[Extracted entries]
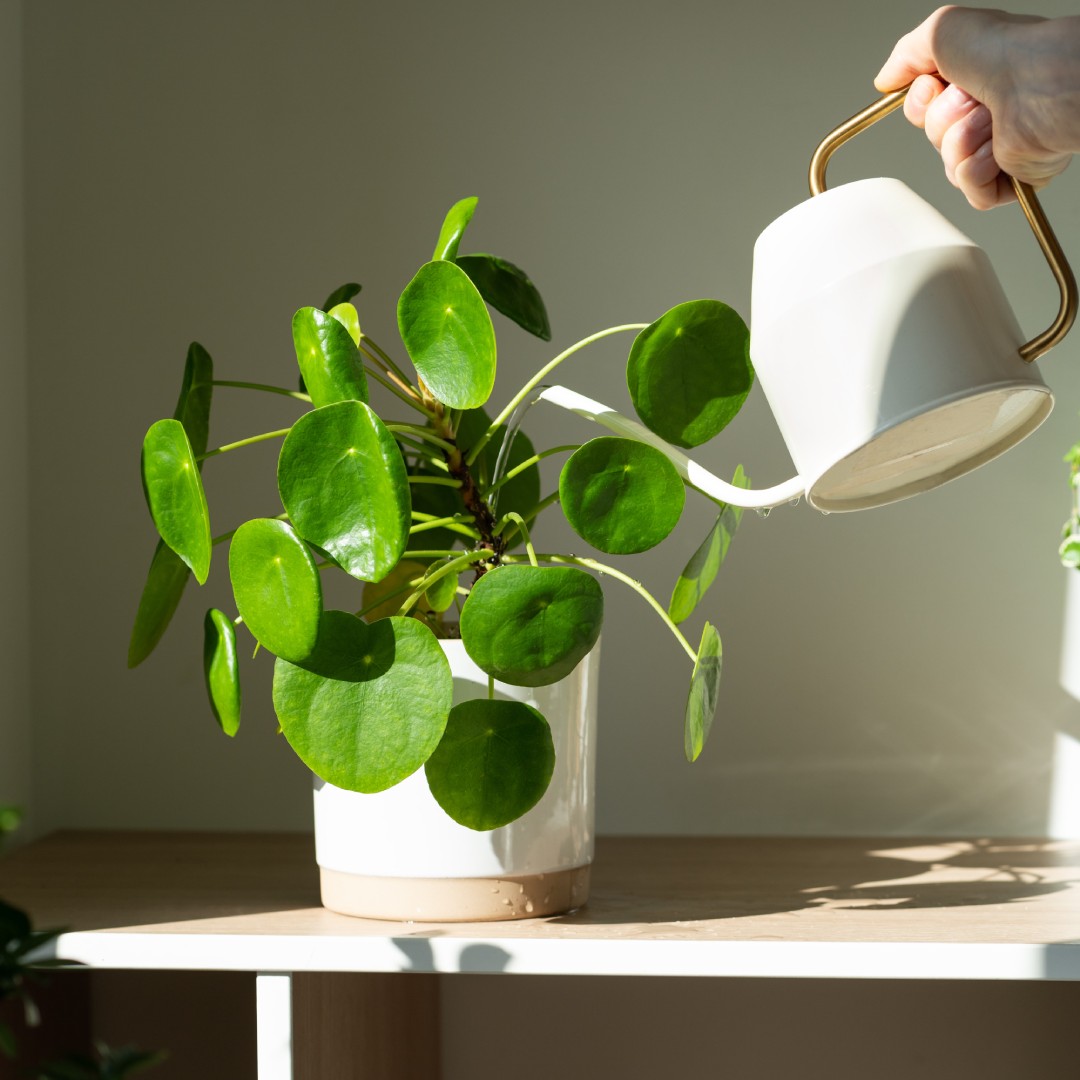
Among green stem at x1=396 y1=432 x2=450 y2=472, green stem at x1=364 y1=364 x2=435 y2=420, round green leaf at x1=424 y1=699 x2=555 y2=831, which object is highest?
green stem at x1=364 y1=364 x2=435 y2=420

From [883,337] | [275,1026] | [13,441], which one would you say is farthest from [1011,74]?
[13,441]

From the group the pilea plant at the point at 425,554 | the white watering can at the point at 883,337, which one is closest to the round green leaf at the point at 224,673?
the pilea plant at the point at 425,554

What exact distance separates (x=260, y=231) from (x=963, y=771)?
930 millimetres

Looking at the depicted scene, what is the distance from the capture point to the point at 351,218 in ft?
4.34

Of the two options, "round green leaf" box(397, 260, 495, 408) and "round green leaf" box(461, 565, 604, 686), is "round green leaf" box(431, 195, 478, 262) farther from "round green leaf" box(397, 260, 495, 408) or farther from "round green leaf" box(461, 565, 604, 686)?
"round green leaf" box(461, 565, 604, 686)

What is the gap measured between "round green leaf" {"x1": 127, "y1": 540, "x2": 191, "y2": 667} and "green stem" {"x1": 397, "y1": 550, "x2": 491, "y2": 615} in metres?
0.18

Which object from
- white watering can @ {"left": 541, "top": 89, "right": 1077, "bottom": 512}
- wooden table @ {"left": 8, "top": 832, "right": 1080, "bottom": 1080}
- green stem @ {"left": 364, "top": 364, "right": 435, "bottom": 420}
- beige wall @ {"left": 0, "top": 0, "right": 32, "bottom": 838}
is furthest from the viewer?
beige wall @ {"left": 0, "top": 0, "right": 32, "bottom": 838}

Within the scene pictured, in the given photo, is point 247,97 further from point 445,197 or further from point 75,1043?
point 75,1043

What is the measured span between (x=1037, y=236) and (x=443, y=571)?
42 centimetres

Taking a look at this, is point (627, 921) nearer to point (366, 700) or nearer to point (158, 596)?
point (366, 700)

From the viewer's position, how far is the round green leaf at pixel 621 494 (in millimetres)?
770

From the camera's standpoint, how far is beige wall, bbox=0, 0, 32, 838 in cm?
127

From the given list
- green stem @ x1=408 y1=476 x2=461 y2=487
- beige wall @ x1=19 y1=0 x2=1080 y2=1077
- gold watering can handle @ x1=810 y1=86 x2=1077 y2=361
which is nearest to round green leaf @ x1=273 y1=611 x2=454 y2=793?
green stem @ x1=408 y1=476 x2=461 y2=487

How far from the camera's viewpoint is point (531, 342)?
131cm
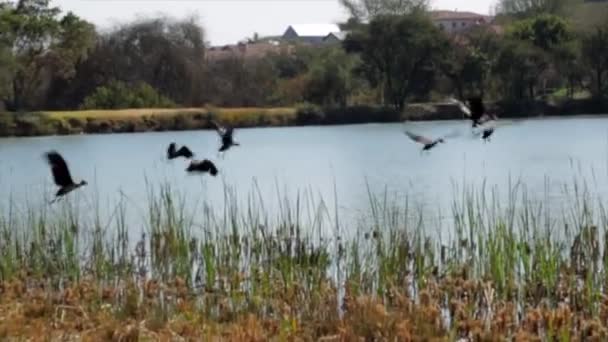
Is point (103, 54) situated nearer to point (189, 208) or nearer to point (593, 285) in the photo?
point (189, 208)

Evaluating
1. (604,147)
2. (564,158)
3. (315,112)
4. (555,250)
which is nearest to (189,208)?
(555,250)

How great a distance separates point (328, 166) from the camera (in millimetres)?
26609

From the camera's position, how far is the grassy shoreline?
47781 millimetres

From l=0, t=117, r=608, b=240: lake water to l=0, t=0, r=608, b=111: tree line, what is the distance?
8.80 meters

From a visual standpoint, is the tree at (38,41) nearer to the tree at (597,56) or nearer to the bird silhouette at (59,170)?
the tree at (597,56)

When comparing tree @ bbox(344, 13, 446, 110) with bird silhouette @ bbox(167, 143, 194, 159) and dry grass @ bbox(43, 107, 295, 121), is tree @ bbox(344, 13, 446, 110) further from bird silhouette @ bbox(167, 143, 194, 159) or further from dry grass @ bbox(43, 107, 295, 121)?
bird silhouette @ bbox(167, 143, 194, 159)

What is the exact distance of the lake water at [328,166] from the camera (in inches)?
725

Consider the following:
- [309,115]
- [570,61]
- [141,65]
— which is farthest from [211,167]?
[141,65]

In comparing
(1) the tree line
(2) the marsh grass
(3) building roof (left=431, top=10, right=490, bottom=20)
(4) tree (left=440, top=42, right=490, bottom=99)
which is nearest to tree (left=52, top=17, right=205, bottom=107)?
(1) the tree line

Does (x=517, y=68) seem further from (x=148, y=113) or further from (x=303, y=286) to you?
(x=303, y=286)

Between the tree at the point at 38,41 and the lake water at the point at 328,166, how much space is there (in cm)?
709

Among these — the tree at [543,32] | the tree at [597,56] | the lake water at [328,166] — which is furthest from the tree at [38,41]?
the tree at [597,56]

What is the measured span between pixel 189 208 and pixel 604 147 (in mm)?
14768

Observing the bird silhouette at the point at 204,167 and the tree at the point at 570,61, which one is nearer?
the bird silhouette at the point at 204,167
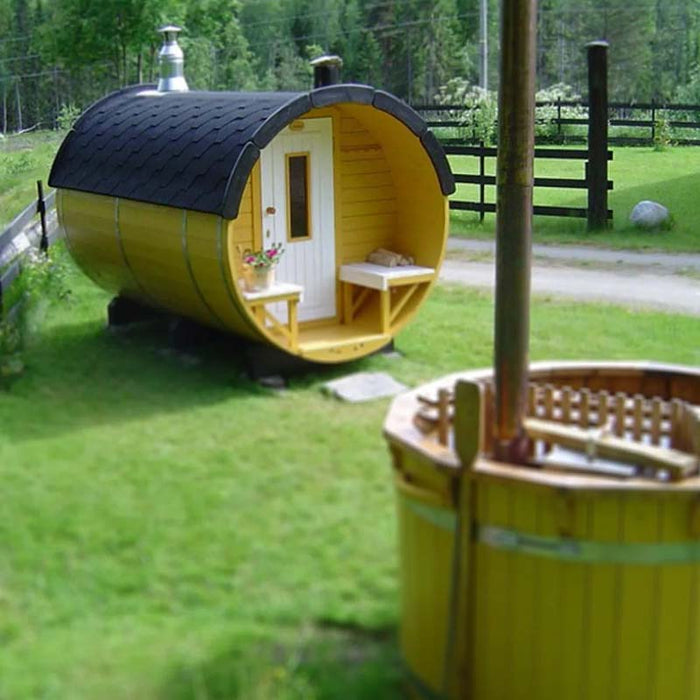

[Objective]
Print the stretch of the records from the line containing "Among these —" through the end, both ends included, word for word and without the pictures.

[Output]
Among these — the tree at [543,32] | the tree at [597,56] | the lake water at [328,166] — which is furthest from the tree at [38,41]?
the tree at [597,56]

What is the measured span between pixel 189 208 and pixel 604 147 (in mm)?
14768

Observing the bird silhouette at the point at 204,167 and the tree at the point at 570,61, which one is nearer?
the bird silhouette at the point at 204,167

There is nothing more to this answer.